(TEXT BLOCK):
==============================

Run Mapper as a library

Mapper Definition

There is one class for Mapper that runs all types of configurations. The library is applied on a 2-dimensional matrix and the configuration option is determined by the options struct class passed in. Check the documentation below to see all possible options for calling the Mapper function.

For simpler usage, you can use one of the preset configuration options.

Check Tutorial 1 for a step-by-step guide on how to using the library.

code.mapper.mapper()

Main function to run the Mapper Algorithm on (time x features) data

Mapper is running multiple steps, named and defined below as transformations on the data:

input data X

-> [1] (optional) preprocessing

-> [2] distance: pair-wise distance calculation

-> [3] rknn: Reciprocal k-Nearest Neighbors

-> [4] embed: Embedding into a smaller space

-> [5] binning: Segmenting the space into bins

-> [6] clustering: Partial Clustering to group data points into nodes

-> [7] finalgraph: Create a final graph by adding edges between nodes

Each step is parameterized and configurable through the input options argument. A step can be activated if the option named <step>_type is not of the value “none”. Below we define the options, and the possible values that each can take:

Parameters:
  • X (2D matrix) – the input data. The rows will be reduced considering the features set in the columns (e.g., rows are observations TRs, columns are variables ROIs)

  • options (struct) – the struct defining the parameteres to run Mapper. Defined below:

  • options.preprocess_type ("none" | "PCA" | "custom") – defines the preprocessing type. Activated if preprocess_type ~= “none”.

  • options.preprocess_varexpl (number between 50.0 and 100.0) – defines the number of dimensions to take (based on target variance to be explained). Used if preprocess_type == “PCA”.

  • options.preprocess_func (function) – custom function to run on data. Used if prereprocess_type == “custom”.

  • options.dist_type (distance type) – defines the distance type to be used to compute the pair-wise distances between datapoints. Common examples: “cityblock”, “euclidean”, “correlation”. For all examples, check MATLAB documentation of “pdist2”.

  • options.dist_func (function) – custom function to use as pair-wise distance function. Used if dist_type == “custom”.

  • options.prelens_type ("dist" | "original" | "preprocessed" | "bin-pen" | "wtd-pen") – defines the way to compute the input to the lens function. Either use reciprocal k-Nearest Neighbor algorithm, or use the original, preprocessed, or distances input data. It uses a reciprocal kNN if lens_type in {“wtd-pen”, “bin-pen”}.

  • options.prelens_rknnparam (number) – defines the number of neighbors (k) to use as parameter for the reciprocal kNN algorithm (PKNNG). Used if rknn is the either weighted or binarized penalized algorithm: lens_type in {“wtd-pen”, “bin-pen”}.

==============================

(WRITTEN TASKS):
a) What range of values does the Mapper documentation allow for options.preprocess_varexpl?
b) Reproduce everything in the Mapper documentation from "There is one" down to "the Mapper function.".
c) Write what comes next in the Mapper documentation, starting after its final line.
These records come from a separate source.

(Rows from a spatial reasoning dataset):
==============================

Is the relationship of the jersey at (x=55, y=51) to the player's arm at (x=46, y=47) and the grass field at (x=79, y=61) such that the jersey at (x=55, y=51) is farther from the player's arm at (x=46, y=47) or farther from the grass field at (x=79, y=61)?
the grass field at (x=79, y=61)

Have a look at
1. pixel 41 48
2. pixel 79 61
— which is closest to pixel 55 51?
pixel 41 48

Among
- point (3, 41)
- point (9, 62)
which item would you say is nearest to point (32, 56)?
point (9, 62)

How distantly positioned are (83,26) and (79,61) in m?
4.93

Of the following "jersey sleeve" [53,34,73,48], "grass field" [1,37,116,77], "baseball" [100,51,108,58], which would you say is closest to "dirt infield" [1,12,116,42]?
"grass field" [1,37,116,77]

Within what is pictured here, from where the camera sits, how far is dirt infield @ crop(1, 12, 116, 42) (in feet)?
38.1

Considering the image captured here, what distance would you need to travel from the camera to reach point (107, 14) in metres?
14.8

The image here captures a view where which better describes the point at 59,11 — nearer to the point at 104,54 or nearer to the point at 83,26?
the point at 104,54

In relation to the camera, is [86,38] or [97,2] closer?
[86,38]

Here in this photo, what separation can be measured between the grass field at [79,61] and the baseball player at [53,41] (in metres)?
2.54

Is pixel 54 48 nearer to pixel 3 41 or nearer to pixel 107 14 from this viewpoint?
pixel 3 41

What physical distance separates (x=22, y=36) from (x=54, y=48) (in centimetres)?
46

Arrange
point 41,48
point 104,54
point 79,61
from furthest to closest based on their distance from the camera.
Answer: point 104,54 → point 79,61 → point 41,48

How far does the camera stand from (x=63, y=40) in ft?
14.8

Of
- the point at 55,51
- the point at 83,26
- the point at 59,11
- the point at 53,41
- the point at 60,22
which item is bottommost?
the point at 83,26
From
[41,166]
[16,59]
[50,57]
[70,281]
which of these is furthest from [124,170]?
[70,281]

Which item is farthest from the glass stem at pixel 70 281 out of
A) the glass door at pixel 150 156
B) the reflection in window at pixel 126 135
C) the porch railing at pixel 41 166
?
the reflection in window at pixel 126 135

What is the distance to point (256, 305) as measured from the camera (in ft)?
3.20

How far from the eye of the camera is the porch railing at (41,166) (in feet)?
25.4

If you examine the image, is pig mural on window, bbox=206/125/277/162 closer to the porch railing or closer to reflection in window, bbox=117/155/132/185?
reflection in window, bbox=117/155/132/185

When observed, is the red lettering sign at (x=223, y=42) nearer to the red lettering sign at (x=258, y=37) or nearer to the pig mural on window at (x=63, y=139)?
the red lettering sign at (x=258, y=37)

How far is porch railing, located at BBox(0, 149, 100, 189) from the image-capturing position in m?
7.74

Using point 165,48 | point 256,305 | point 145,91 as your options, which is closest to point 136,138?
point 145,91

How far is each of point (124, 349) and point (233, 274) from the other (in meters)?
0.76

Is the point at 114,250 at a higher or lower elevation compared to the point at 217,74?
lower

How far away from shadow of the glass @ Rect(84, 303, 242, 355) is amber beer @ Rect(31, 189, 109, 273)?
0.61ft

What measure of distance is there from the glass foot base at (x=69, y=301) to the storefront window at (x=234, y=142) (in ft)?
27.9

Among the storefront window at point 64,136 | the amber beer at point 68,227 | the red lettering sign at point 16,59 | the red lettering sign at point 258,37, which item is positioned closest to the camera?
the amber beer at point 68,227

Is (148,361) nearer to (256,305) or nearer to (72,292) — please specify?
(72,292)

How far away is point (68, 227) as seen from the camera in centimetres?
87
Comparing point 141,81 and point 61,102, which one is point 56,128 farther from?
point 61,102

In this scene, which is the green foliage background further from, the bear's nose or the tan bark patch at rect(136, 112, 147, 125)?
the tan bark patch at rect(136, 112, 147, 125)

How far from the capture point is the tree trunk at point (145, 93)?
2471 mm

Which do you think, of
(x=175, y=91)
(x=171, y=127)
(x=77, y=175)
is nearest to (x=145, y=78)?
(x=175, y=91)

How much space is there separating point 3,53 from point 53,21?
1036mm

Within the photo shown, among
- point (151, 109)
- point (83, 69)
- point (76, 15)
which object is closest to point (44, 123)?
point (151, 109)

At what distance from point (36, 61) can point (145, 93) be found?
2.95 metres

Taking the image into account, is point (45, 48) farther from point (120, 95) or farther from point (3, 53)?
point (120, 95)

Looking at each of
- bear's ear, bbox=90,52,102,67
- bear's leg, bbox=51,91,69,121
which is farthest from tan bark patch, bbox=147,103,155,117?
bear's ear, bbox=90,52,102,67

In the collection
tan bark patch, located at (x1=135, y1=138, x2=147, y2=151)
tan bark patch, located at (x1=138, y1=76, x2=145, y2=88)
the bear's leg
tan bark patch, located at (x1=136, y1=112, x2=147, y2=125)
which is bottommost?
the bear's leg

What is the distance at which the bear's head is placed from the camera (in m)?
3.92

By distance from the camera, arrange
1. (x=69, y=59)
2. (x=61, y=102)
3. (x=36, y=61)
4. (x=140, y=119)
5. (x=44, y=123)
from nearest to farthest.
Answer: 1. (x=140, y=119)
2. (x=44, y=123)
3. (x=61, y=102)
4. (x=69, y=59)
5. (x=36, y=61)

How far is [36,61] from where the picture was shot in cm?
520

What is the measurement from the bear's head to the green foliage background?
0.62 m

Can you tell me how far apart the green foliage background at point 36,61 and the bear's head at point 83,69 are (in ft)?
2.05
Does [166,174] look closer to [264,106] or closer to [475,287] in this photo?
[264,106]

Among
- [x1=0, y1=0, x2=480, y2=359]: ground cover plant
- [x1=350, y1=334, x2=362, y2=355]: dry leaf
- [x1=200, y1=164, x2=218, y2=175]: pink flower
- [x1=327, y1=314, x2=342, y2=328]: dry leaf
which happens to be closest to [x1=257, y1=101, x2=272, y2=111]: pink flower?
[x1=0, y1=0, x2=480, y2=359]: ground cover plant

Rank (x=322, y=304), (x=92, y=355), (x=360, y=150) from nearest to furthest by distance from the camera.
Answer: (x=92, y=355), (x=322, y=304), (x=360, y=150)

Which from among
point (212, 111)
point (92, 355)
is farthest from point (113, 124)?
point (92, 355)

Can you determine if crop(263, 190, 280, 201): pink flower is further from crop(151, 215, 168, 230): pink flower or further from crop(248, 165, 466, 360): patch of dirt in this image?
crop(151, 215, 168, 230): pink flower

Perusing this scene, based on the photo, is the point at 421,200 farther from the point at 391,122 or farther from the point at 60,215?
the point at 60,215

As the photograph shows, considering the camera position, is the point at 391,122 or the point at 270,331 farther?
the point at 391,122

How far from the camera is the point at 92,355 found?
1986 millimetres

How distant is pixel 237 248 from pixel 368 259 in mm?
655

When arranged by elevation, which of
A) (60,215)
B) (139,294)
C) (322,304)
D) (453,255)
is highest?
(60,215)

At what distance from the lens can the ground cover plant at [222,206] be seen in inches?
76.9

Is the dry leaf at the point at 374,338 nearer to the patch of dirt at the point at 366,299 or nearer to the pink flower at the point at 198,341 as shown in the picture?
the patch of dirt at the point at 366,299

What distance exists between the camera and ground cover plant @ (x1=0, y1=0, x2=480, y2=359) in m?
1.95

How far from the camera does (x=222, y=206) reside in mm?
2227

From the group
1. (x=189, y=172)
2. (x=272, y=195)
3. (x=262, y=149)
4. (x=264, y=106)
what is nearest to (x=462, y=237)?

==============================

(THE RESULTS):
a) A number between 50.0 and 100.0.

b)
There is one class for Mapper that runs all types of configurations. The library is applied on a 2-dimensional matrix and the configuration option is determined by the options struct class passed in. Check the documentation below to see all possible options for calling the Mapper function.

c)
  • options.prelens_rknn_directed (boolean) – defines if reciprocal kNN constructs a directed (time-based) graph. Used if rknn is the weighted or binarized penalized algorithm: lens_type in {“wtd-pen”, “bin-pen”}. [Currently not implemented]

  • options.embed_type ("none" | "custom" | "MDS" | "CMDS" | "PCA" | "DiffusionMaps" | "ManifoldChart" | "Isomap" | "LLE" | "HessianLLE" | "Laplacian" | "LTSA" | "SNE" | "tSNE" | "UMAP") – defined the embedding algorithm to use to reduce the datapoint space to fewer dimensions. Activated if embed_type ~= “none”.

  • options.embed_dim (number) – defines the number of dimensions in the final embedding space. Used if embed_type ~= “none” AND embed_type ~= “custom”.

  • options.embed_kparam (number) – defines the k-param if embed_type is one of “Isomap” | “LLE” | “HessianLLE” | “Laplacian” | “LTSA” | “UMAP”

  • options.embed_perplexity (number) – defines the perplexity needed for SNE embedding algorithms. Used if emed_type is one of “SNE” | “tSNE”.

  • options.embed_func (function) – custom function to use as embedding algorithm. Used if embed_type == “custom”.

  • options.embed_postproc ("identity" | "time") – defines the post-processing type. If embed_postproc == “time”, then time is added as a dimension for each datapoint.

  • options.binning_type ("Nd" | "cball") – defines the binning strategy. If binning_type == “Nd”, then the N-dimensional space is segmented based on polygons or hypercubes. This option requires that the embedding step was ran and the space is reduce to N < 9 dimensions. If binning_type == “cball”, then the reciprocal kNN graph is segmented into landmarks to construct a cover of the space. This option needs embed_type == “none”.

  • options.binning_resolution (number) – defines the resolution of the binning algorithm. For binning_type == “Nd”, the resolution is the number of polygons or hypercubes in one dimension. For binning_type == “cball”, the resolution is the number of landmarks.

  • options.binning_gain (number between 0.0 and 100.0) – defines the percentage of overlap of the bins.

  • options.binning_nsides (number) – defines the number of sides for the polygon used for binning. If binning_nsides ~= 4, then the input embeded space needs to have exactly 2 dimensions.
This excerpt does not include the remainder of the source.